*Extract to read:*
A decline in the economy which results in a reduction of consumers'
disposable income can negatively impact spending habits. Competitiveness
in the retail industry will require large capital outlays for the
installation of automated checkout equipment to control inventory, track
the sale of items and gauge the success of sales campaigns.

Retailers who sell their products over the Internet have the potential
to access more consumers, but will require the capital to acquire and
maintain sophisticated technology. E-commerce company stocks have
experienced extreme price and volume fluctuations that are often
unrelated to their operating performance. Many such companies have
exceptionally high price-to-earnings ratios with little or no earnings
histories. In addition, numerous e-commerce companies have only recently
begun operations, and may have limited product lines, markets or
financial resources, as well as fewer experienced management personnel.
Finally, the lack of barriers to entry suggests a future of intense
competition for online retailers.

                     Public Offering

Discounts for Certain Persons.

If you invest at least $50,000 (except if you are purchasing for a "wrap
fee account" as described below), the maximum sales charge is reduced,
as follows:

                                  Your maximum
If you invest                     sales charge
(in thousands):*                  will be:
_________________                 ____________
$50 but less than $100            4.25%
$100 but less than $250           4.00%
$250 but less than $500           3.50%
$500 or more                      2.50%

* The breakpoint sales charges are also applied on a Unit basis
utilizing a breakpoint equivalent in the above table of $10 per Unit and
will be applied on whichever basis is more favorable to the investor.
The breakpoints will be adjusted to take into consideration purchase
orders stated in dollars which cannot be completely fulfilled due to the
requirement that only whole Units be issued.

The reduced sales charge for quantity purchases will apply only to
purchases made by the same person on any one day from any one dealer. To
help you reach the above levels, you may combine same-day purchases of
Units of the Trusts and units of other similarly structured equity unit
trusts for which we act as Principal Underwriter and which are currently
in the initial offering period. In addition, we will consider Units you
purchase in the name of your spouse or your child under 21 years of age
to be purchases by you for determining the reduced sales charge. The
reduced sales charges will also apply to a trustee or other fiduciary
purchasing Units for a single trust estate or single fiduciary account.
You must inform your dealer of any combined purchases before the sale in
order to be eligible for the reduced sales charge. Any reduced sales is
the responsibility of the party making the sale.

The following persons may purchase Units at the Public Offering Price
less the applicable dealer concession:

-  Employees, officers and directors of the Sponsor, our related
companies, dealers and their affiliates, and vendors providing services
to us.

-  Immediate family members of the above (spouses, children,
grandchildren, parents, grandparents, siblings, mothers-in-law, fathers-

Page 2

in-law, sons-in-law, daughters-in-law, brothers-in-law and sisters-in-
law, and trustees, custodians or fiduciaries for the benefit of such
persons).

If you purchase Units through registered broker/dealers who charge
periodic fees for financial planning, investment advisory or asset
management services or provide these services as part of an investment
account where a comprehensive "wrap fee" charge is imposed, your Units
will only be assessed that portion of the sales charge retained by the
Sponsor.

*Data block:*
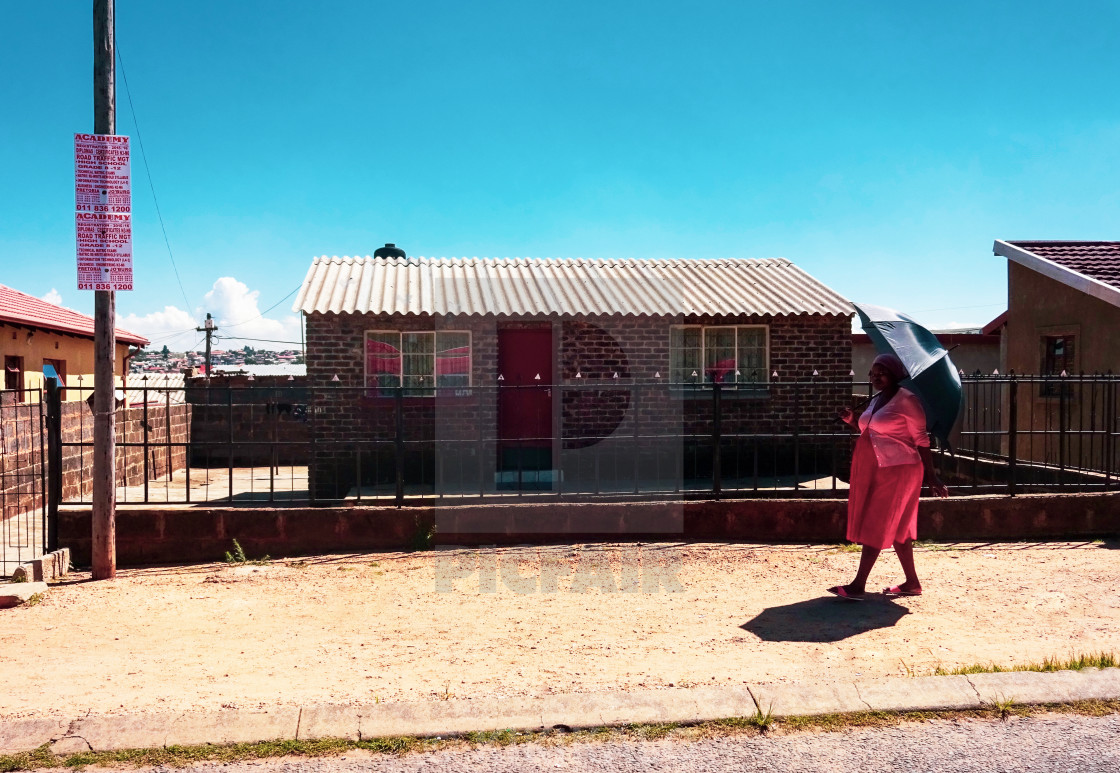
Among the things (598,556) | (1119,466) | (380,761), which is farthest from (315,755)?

*What you are asked to do:* Resume the passage on unit trust sales charges and discounts, carrying it on from its final sentence. The lines have no role in this.

*Exercise result:*
                  Distribution of Units

We intend to qualify Units of the Trusts for sale in a number of states.
Units will be sold at the current Public Offering Price.

Dealer Concessions.

Dealers and other selling agents can purchase Units at prices which
represent a concession or agency commission of 65% of the then current
maximum sales charge.

            Income and Capital Distributions

Distribution Reinvestment Option. You may elect to have each
distribution of income and/or capital reinvested into additional Units
of your Trust by notifying the Trustee at least 10 days before any
Record Date. Each later distribution of income and/or capital on your
Units will be reinvested by the Trustee into additional Units of your
Trust. This option may not be available in all states. PLEASE NOTE THAT
EVEN IF YOU REINVEST DISTRIBUTIONS, THEY ARE STILL CONSIDERED
DISTRIBUTIONS FOR INCOME TAX PURPOSES.

                    Other Information

Supplemental Information.

If you write or call the Trustee, you will receive free of charge
supplemental information about this Series, which has been filed with
the SEC and to which we have referred throughout. This information
states more specific details concerning the nature, structure and risks
of this product.

Page 3


                             FIRST TRUST(R)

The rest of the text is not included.